MINISTER OF STATE IN THE MINISTRY OF FINANCE
(SHRI NAMO NARAIN MEENA)
(a) to (c) According to Reserve Bank of India (RBI), there were three phases
of monetary measures during the last three years i.e., August 2008 to July
2011 as detailed below:
(i) From August 2008 till the mid-October 2008 the policy rates (repo and
reverse repo rate) were not changed. The repo rate was 9 per cent and the
reverse repo rate was 6 per cent.
(ii) In the wake of the global financial crisis triggered by the collapse of
Lehman Brothers, the RBI, beginning mid-September 2008, followed an
accommodative monetary policy stance. In addition to several other measures,
it also reduced the repo rate from 9.0 per cent to 4.75 per cent and the reverse
repo rate from 6 per cent to 3.25 per cent between mid-October 2008 to mid-April
2010 to mitigate the adverse impact of the global financial crisis on the Indian
economy.
(iii) Since mid-March 2010, the RBI has raised the repo rate eleven times by a
cumulative of 325 bps in view of inflationary pressures.
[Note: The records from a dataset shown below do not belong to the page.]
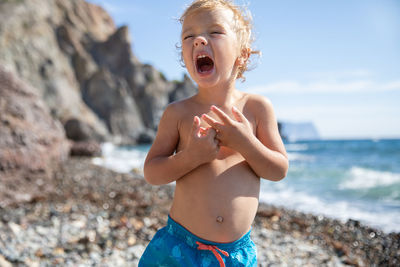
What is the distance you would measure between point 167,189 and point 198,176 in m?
7.16

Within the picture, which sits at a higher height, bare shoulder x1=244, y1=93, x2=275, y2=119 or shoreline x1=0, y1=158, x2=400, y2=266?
bare shoulder x1=244, y1=93, x2=275, y2=119

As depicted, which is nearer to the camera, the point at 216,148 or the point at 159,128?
the point at 216,148

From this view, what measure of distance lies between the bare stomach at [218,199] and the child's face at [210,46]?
39cm

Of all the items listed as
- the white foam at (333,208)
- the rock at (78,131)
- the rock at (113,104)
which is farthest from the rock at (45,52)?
the white foam at (333,208)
Inflation during most part of 2010-11 and the first quarter of 2011-12 has remained
persistently much above the comfort level of the RBI. Inflationary pressures have
persisted due to a combination of supply and demand factors. A series of supply
shocks, particularly global commodity prices, resulted in increase in input costs,
exerting pressure on inflation. Supply side shocks also spilled over into a
generalised inflationary process reflecting robust demand. Non-food manufacturing
inflation remained much above the trend growth of 4 per cent, particularly during
the second half of 2010-11 and 2011-12 Q1 indicating the producers capacity to pass
on rising commodity input prices and wage costs to consumers. The RBI, therefore,
needed to raise the policy rates to contain inflation and anchor inflationary
expectations. Monetary measures work with long and variable lags. The impact of
past monetary measures effected by the RBI is still playing out. According to the
projection of the RBI, inflation is expected to be 7 per cent by March 2012.